The purinergic P2Y1 receptor (P2Y1R) on ECs induces EC activation and mediates leukocyte adhesion and TNF-α production. The other purinergic receptors, P2X7 and P2X4, are also involved in high glucose and palmitate-mediated EC activation and EC dysfunction. Exposure of human umbilical vein ECs to high glucose and palmitate causes activation of P2X7 and P2X4, which results in increased intracellular reactive oxygen species and reduced endothelial nitric oxide synthase, which contribute to EC dysfunction. The activation of these two receptors leads to EC activation via increased expression of IL-6, ICAM-1, VCAM-1, IL-8, and cyclooxygenase-2. A proposed mechanism for the EC activation and dysfunction involves activation of p38-MAPK.

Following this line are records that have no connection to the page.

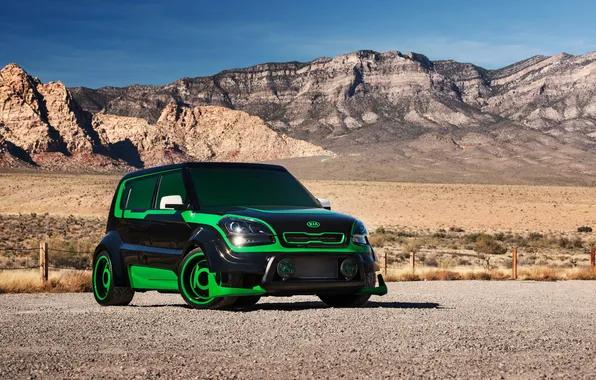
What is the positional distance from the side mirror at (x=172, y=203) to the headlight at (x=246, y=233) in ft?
2.73

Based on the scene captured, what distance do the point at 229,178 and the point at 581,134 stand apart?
189 meters

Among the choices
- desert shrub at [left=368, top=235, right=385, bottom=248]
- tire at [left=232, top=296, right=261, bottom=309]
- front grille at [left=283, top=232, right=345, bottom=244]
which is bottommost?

Heparan sulfate-containing proteoglycan receptors (dengue virus receptors) are present on ECs. The interactions of the receptors with dengue virus induce EC dysfunction (endothelial barrier disturbance, vascular leakage, increased endothelial cell permeability, EC apoptosis, and death). NF-κB is known to be activated by infection with dengue virus because it participates in the regulation of proinflammatory mediators, including inducible nitric oxide synthase (iNOS) and TNF-α, which play a role in induction of EC dysfunction. Therefore, the distinct pathway for NF-κB activation is involved. Clausen and colleagues found that heparan sulfate interacts with a component of the spike protein called the receptor binding domain and that heparan sulfate promotes the interaction between the spike protein and ACE2, indicating that SARS-CoV-2 infection depends on both heparan sulfate and ACE2.

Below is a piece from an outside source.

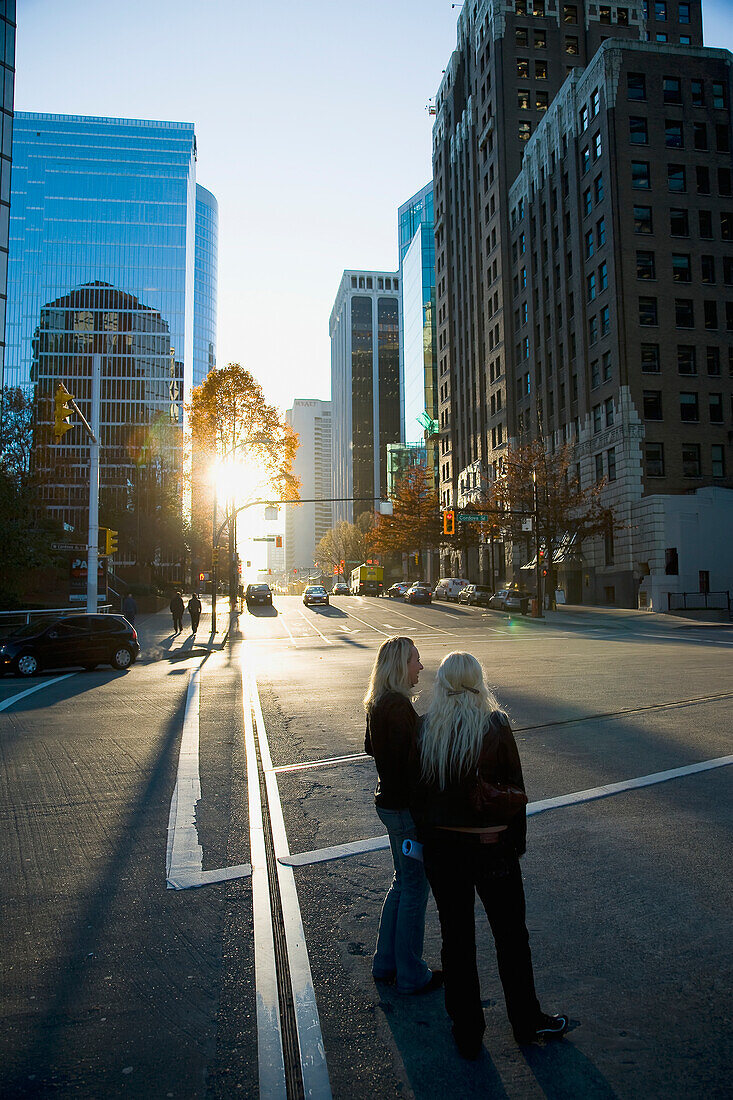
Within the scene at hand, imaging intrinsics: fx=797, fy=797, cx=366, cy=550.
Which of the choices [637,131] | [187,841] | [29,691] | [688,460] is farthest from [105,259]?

Protease-activated receptor-1 (PAR1) is expressed on ECs and induces endothelial barrier disturbance. A postulated mechanism for the disturbance is attributed to thrombin, since PAR1 is the major effector of thrombin signaling in ECs. Thrombin binds to and cleaves the N-terminus of PAR1, which unmasks a new N-terminal domain to serve as a tethered ligand. Therefore, thrombin activation of PAR1 is responsible for EC dysfunction. In addition, endothelial barrier permeability is affected by thrombin promoting p38 MAP kinase and NF-activation, which increases ICAM-1, IL-6, IL-8, and MCP1 cytokines in ECs.

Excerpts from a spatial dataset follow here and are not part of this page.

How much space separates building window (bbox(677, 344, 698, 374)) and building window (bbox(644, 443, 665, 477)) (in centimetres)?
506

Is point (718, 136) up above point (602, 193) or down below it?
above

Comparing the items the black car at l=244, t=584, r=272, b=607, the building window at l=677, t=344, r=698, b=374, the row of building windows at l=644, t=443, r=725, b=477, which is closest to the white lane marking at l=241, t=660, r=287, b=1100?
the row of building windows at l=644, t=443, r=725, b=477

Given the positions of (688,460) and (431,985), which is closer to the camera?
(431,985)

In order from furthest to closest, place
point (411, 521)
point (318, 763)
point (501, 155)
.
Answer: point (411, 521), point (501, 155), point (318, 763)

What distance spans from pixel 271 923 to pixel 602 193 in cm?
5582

Safia and colleagues showed that, in vitro, beta-adrenergic receptor stimulation reduced EC apoptosis and decreased the level of reactive oxygen species generation via the NF-κB/IκBa pathway. Their study demonstrated that hyperglycemia could be an apoptotic stimulus to trigger NF-κB release and activation.

CONCLUSION

This essay highlights fundamental issues regarding the endothelial ACE2 receptor as it pertains to EC dysfunction in COVID-19. Specifically, it reviewed the susceptibility of capillary ECs to SARS-CoV-2 infection, the coexistence of new and preexisting EC dysfunction, EC dysfunction in COVID-19 through the NF-kB pathway, and the cross-talk of pathways between the ACE2 receptor and other endothelial receptors (e.g., purinergic receptor, heparin sulfate–containing proteoglycan receptor, protease-activated receptor, and beta-adrenergic receptor). It is of special interest that both heparan sulfate and ACE2 are necessary for SARS-CoV-2 infection. Thus, SARS-CoV-2 infection is tightly linked to endothelial injury and dysfunction, which in turn promote thrombosis with hemagglutination.